◆ Exercise details ◆
The material below holds pictures, which are to be left out; copy exactly the lines from the one with "[Australia] - Ear" through the one with "Men's New Era".

─── Records to process ───

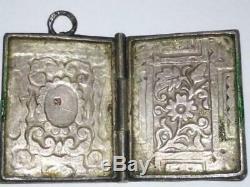 Rar Antique Russian Imperial Sterling Silver 84 Hot Enamel Jewelry Pendant Book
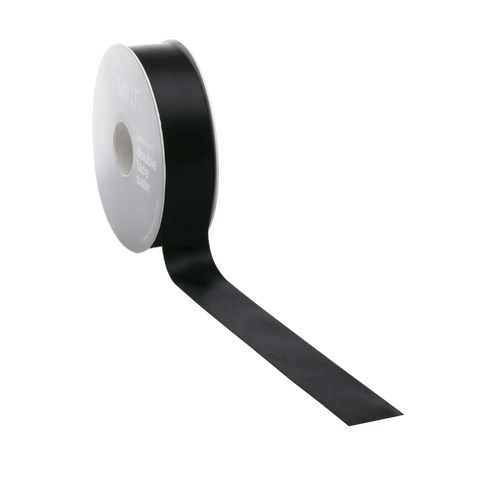 Zwart Satijnlint - 3, 6mm / 50m & 10, 15, 25, 38mm / 25m - Kadopapier.net
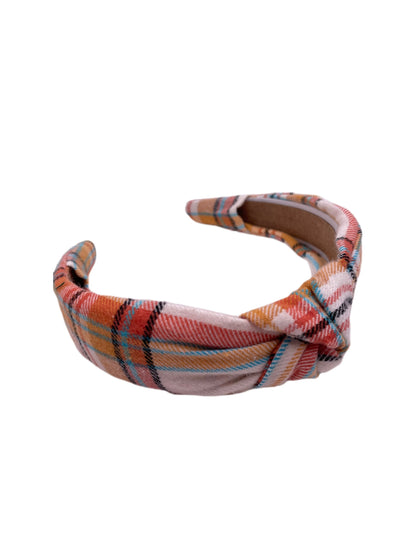 Orange Cream Plaid Top Knot Cotton Headband, Fall Hair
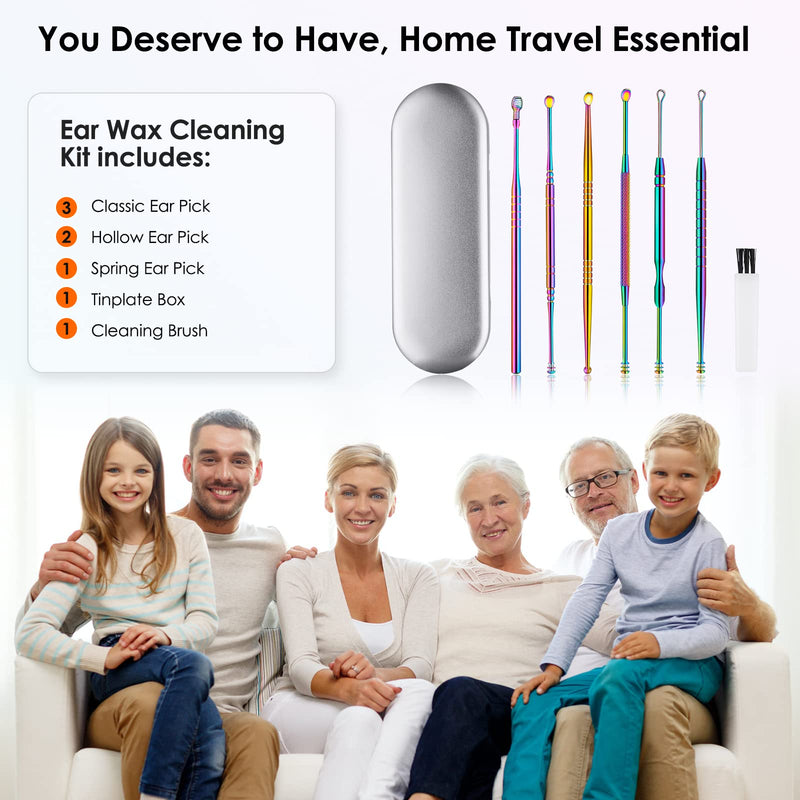 [Australia] - Ear Cleaning Kit,Safe Ear Wax Removal Tool,Earwax Removal Kit,Easy to Use,Painless Ear Pick,with Storage Box and Cleaning Brush (Titanium) Titanium 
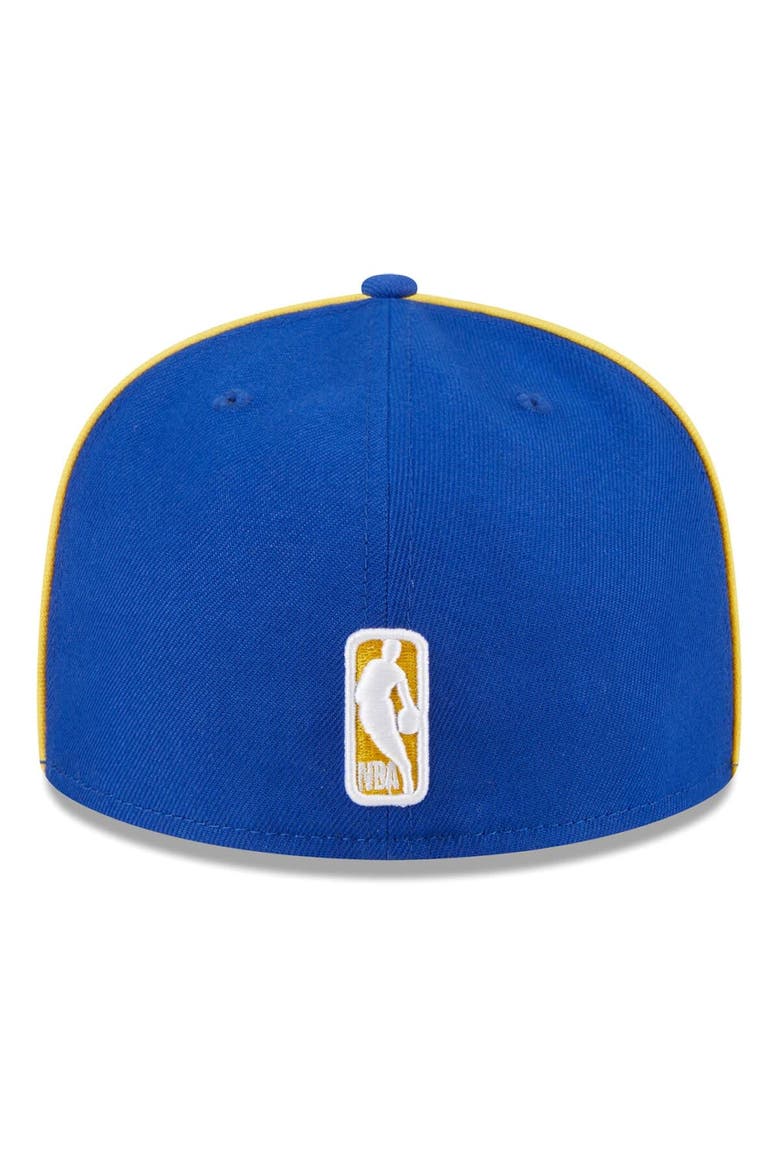 Men's New Era Royal Golden State Warriors Piped & Flocked 59Fifty Fitted Hat, Alternate, color, Royal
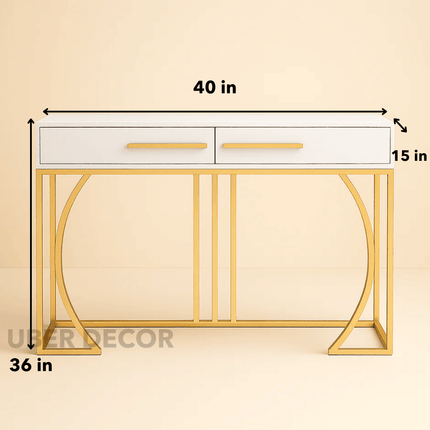 Creston Arc Display Table – White Drawer Top with Gold Sculptural Arch Base Mid‑Century Modern Accent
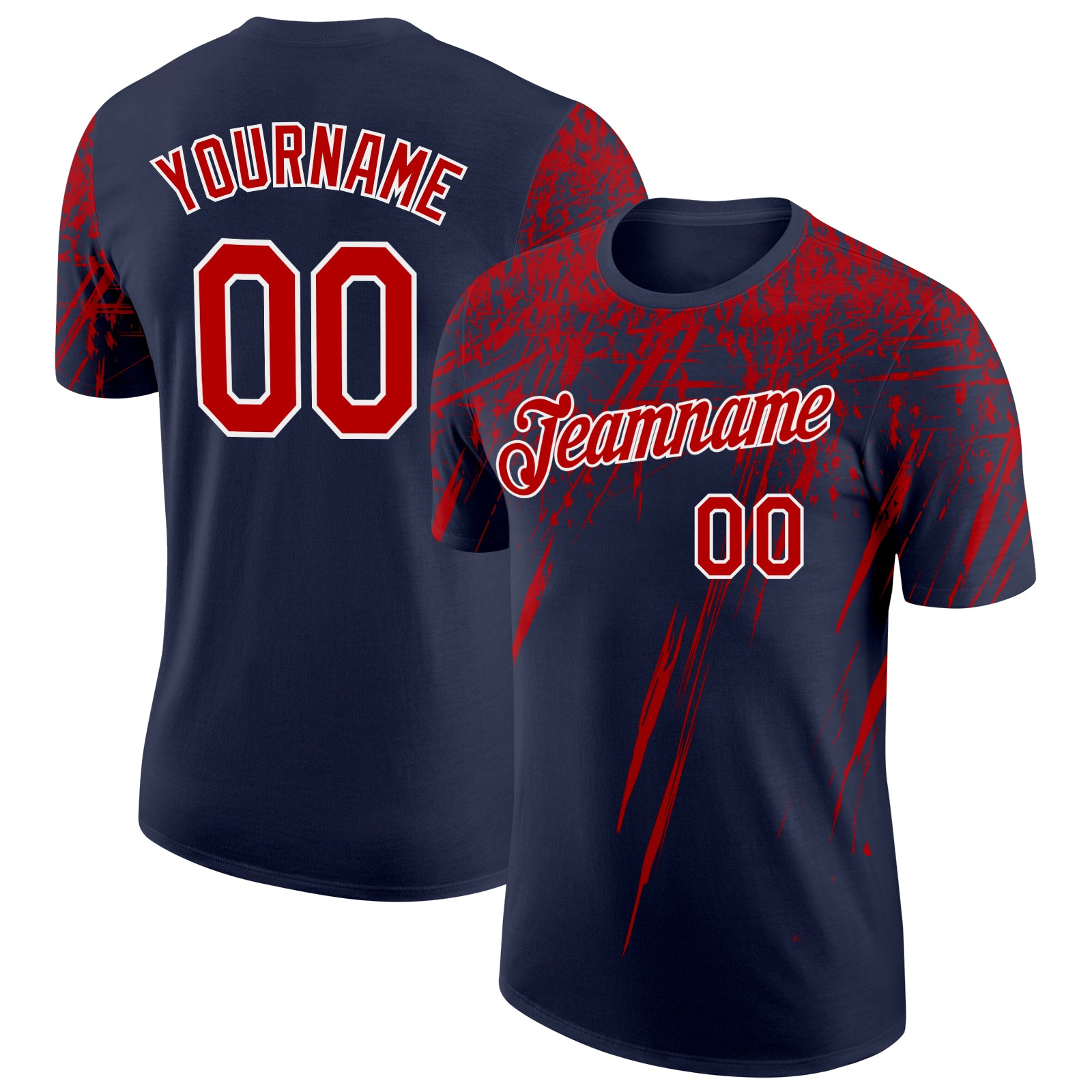 Custom Navy Red-White Distressed Scratch Brush Stroke Performance T-Shirt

───

◆ Reply to the exercise ◆
 [Australia] - Ear Cleaning Kit,Safe Ear Wax Removal Tool,Earwax Removal Kit,Easy to Use,Painless Ear Pick,with Storage Box and Cleaning Brush (Titanium) Titanium 
 Men's New Era Royal Golden State Warriors Piped & Flocked 59Fifty Fitted Hat, Alternate, color, Royal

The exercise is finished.